WHAT THE TASK REQUIRES » Nothing less than an exact copy of all the records is required.

THE DATA »

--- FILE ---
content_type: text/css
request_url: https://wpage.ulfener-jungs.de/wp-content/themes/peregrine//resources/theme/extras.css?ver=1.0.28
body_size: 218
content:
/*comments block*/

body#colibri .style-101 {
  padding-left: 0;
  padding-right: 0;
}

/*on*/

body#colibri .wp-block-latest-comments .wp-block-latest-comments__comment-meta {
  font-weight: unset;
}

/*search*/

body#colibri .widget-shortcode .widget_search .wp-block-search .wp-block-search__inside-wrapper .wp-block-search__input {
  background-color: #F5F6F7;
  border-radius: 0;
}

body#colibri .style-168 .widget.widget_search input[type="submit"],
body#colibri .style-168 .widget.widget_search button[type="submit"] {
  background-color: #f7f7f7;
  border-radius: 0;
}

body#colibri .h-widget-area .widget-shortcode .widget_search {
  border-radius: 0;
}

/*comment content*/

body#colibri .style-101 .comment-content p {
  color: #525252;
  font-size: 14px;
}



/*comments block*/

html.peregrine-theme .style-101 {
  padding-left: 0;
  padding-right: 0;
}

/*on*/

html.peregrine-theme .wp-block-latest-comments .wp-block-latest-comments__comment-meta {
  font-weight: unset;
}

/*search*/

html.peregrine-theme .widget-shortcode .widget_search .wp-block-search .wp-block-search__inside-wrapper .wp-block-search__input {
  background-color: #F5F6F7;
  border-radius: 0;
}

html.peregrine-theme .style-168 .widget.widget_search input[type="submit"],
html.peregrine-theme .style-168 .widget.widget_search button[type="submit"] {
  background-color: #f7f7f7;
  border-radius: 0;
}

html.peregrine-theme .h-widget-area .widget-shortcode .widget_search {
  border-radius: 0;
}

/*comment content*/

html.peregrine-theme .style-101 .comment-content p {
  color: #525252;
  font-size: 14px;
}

TASK RESPONSE »
--- FILE ---
content_type: text/css
request_url: https://wpage.ulfener-jungs.de/wp-content/themes/peregrine//resources/theme/extras.css?ver=1.0.28
body_size: 218
content:
/*comments block*/

body#colibri .style-101 {
  padding-left: 0;
  padding-right: 0;
}

/*on*/

body#colibri .wp-block-latest-comments .wp-block-latest-comments__comment-meta {
  font-weight: unset;
}

/*search*/

body#colibri .widget-shortcode .widget_search .wp-block-search .wp-block-search__inside-wrapper .wp-block-search__input {
  background-color: #F5F6F7;
  border-radius: 0;
}

body#colibri .style-168 .widget.widget_search input[type="submit"],
body#colibri .style-168 .widget.widget_search button[type="submit"] {
  background-color: #f7f7f7;
  border-radius: 0;
}

body#colibri .h-widget-area .widget-shortcode .widget_search {
  border-radius: 0;
}

/*comment content*/

body#colibri .style-101 .comment-content p {
  color: #525252;
  font-size: 14px;
}



/*comments block*/

html.peregrine-theme .style-101 {
  padding-left: 0;
  padding-right: 0;
}

/*on*/

html.peregrine-theme .wp-block-latest-comments .wp-block-latest-comments__comment-meta {
  font-weight: unset;
}

/*search*/

html.peregrine-theme .widget-shortcode .widget_search .wp-block-search .wp-block-search__inside-wrapper .wp-block-search__input {
  background-color: #F5F6F7;
  border-radius: 0;
}

html.peregrine-theme .style-168 .widget.widget_search input[type="submit"],
html.peregrine-theme .style-168 .widget.widget_search button[type="submit"] {
  background-color: #f7f7f7;
  border-radius: 0;
}

html.peregrine-theme .h-widget-area .widget-shortcode .widget_search {
  border-radius: 0;
}

/*comment content*/

html.peregrine-theme .style-101 .comment-content p {
  color: #525252;
  font-size: 14px;
}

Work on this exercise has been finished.